Young people may have just pulled off the biggest political shock in living memory (except maybe, Brexit and Trump). But if you think we can prove that theory yet you'd be sadly mistaken.
The truth of the matter is, we simply don't yet. A number of people (a lot of people actually) are sharing that 18-24 voter turnout for this election is at 72%, yet no-one knows where this came from.
Malia Bouattia, the President of the National Union of Students tweeted at 1:46am Friday morning that early reports suggest 72% of 18-24s voted.
The figure was picked up by various journalist, MPs, and twitter users - without the source.
The Metro, The Mirror and The Telegraph, Cosmo, the Washington Post and others also ran with these figures. Quoting 'sources' or 'sky news'.
The BBC included a link to this tweet by ITV News' Economics editor stating turnout was 72%.

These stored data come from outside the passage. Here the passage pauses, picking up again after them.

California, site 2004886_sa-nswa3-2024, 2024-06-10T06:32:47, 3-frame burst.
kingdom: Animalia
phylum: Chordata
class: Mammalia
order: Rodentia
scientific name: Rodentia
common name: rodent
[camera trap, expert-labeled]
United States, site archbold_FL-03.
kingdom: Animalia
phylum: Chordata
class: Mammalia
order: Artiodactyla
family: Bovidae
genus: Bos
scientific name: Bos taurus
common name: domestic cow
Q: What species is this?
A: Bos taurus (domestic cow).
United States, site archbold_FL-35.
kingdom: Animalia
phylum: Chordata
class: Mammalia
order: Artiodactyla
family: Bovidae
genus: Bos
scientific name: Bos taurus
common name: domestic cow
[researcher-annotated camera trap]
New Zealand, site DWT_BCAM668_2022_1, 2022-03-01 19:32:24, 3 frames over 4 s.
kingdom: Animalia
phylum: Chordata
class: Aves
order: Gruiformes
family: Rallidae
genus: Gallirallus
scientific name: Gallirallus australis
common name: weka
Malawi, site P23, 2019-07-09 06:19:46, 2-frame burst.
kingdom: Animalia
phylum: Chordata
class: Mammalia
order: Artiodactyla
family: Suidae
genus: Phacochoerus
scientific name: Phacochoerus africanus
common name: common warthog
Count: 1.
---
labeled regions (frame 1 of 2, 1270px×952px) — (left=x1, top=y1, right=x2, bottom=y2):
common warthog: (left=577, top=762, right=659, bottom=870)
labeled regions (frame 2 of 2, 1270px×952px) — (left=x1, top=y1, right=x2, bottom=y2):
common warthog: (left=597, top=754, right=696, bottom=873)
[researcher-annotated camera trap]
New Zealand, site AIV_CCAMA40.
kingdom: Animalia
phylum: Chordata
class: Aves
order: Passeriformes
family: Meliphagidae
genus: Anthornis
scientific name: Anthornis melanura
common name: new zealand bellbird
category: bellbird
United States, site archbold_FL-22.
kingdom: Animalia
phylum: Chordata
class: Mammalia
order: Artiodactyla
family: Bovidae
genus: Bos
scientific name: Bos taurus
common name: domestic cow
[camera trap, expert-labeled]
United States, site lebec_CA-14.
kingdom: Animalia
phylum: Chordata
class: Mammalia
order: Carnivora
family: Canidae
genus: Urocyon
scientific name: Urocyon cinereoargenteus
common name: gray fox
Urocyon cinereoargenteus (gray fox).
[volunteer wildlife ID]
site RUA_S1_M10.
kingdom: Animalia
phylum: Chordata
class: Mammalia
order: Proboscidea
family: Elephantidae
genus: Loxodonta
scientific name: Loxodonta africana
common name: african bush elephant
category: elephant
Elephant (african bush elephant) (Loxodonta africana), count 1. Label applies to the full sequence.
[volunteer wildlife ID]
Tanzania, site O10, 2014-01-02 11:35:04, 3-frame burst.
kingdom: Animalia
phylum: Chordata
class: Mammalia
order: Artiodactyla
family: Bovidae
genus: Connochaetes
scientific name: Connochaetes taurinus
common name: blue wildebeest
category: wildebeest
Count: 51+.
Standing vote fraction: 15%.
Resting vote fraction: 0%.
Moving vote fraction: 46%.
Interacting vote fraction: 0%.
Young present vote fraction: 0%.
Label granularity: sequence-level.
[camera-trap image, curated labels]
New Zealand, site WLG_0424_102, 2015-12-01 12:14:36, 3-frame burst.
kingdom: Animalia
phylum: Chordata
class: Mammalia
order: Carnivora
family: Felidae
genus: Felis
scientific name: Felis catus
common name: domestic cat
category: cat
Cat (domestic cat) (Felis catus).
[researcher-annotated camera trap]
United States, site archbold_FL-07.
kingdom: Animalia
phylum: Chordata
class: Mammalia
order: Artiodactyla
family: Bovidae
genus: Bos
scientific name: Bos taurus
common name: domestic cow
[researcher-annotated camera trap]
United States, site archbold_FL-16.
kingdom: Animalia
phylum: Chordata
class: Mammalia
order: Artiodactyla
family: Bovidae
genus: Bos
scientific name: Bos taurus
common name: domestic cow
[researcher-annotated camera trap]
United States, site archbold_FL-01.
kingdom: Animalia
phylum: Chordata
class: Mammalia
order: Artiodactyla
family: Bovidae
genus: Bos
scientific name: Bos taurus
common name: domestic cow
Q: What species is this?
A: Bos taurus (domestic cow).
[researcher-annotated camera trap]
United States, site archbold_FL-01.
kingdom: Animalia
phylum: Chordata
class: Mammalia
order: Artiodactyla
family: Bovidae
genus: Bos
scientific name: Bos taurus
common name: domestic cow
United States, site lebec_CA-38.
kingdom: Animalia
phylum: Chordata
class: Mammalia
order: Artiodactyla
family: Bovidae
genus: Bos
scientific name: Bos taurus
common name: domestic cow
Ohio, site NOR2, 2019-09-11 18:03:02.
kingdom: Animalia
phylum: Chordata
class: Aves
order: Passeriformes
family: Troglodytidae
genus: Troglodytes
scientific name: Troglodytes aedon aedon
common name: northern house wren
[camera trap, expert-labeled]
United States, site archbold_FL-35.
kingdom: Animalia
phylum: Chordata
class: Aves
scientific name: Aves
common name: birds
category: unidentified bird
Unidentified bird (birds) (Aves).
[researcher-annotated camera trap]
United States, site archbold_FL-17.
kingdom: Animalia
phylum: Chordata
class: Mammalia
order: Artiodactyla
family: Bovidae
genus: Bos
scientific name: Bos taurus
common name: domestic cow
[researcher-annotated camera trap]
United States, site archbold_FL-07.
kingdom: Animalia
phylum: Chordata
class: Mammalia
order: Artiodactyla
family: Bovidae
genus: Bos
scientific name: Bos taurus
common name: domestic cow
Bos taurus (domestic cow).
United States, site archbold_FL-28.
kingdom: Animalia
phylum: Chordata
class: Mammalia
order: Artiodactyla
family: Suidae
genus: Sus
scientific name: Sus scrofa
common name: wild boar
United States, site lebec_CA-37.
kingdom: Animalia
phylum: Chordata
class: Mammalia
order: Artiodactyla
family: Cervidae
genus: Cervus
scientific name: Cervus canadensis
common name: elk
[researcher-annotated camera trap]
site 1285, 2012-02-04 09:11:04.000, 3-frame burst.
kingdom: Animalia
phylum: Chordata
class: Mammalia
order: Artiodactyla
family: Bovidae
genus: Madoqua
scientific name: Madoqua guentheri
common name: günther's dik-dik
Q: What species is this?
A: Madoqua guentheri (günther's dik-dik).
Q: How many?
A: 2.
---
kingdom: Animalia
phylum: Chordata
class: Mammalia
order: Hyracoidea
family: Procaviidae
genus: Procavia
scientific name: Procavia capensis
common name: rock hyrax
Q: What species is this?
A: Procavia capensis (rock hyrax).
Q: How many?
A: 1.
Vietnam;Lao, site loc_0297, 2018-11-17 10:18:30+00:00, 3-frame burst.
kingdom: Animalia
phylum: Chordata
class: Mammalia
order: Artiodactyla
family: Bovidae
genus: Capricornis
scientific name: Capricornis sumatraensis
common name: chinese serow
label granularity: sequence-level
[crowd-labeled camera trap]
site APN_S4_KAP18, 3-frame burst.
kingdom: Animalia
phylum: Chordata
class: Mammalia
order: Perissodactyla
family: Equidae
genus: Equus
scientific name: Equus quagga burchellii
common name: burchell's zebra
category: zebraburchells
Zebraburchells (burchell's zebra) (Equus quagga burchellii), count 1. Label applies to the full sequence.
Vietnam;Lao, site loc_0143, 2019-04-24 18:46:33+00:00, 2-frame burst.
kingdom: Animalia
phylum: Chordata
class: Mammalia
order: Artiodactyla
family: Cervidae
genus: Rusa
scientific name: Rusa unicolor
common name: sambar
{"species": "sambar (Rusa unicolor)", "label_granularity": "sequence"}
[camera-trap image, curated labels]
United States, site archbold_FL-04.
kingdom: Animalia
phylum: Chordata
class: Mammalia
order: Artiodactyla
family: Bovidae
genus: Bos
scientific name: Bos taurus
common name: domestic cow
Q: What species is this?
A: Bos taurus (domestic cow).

The earliest tweet about this claim originated from from Alex Cairns, a blogger at HuffPost, who tweeted at 11.06pm, only an hour after the polls closed and before any seats were declared.
indy100 has spoken to Alex, who said that the figure was "an indication" and "not 100 per cent". He said he had key campaign members doing head counts at polling stations in student cities such as Sheffield, Reading, Bristol, Bath and London. He added that he conducted surveys with other student union officers. He did not share his calculations with us. He said he's not in touch with Malia Bouattia, but he assumes that she saw the numbers in his tweet.
Ben Page, the Chief Exec of polling company Ipsos-Mori, tweeted that it takes a week to produce broken down turnout figures.
Jow Twyman, Head of Political and Social at YouGov also tweeted saying we don't know the figures yet.
The speculation is likely based on increased overall turnout and Labour doing much better than initially expected.
The general election was first expected to be a landslide for the Conservatives, ending up with an increased majority. Instead Labour have gained at least 29 seats, and the Conservatives have lost at least 12 - resulting in a hung parliament.
As likelihood to vote Labour significantly decreases with age, YouGov analysis shows that for every ten years older a person is, the likelihood they vote Conservative increases by 8 points and the likelihood they vote labour decreases by 6 points
Pre-election polling showed Labour solidly ahead of the Conservatives with the under 40s demographic, and a recent YouGov analysis showed if only people under-50 voted, Corbyn would win the election.
The Labour party campaign targeted young people.
Momentum, a branch of the Labour party, urged supporters to visit its website My Nearest Marginal, which reveals key marginal seats and lists contact details for local Labour contacts and campaign events.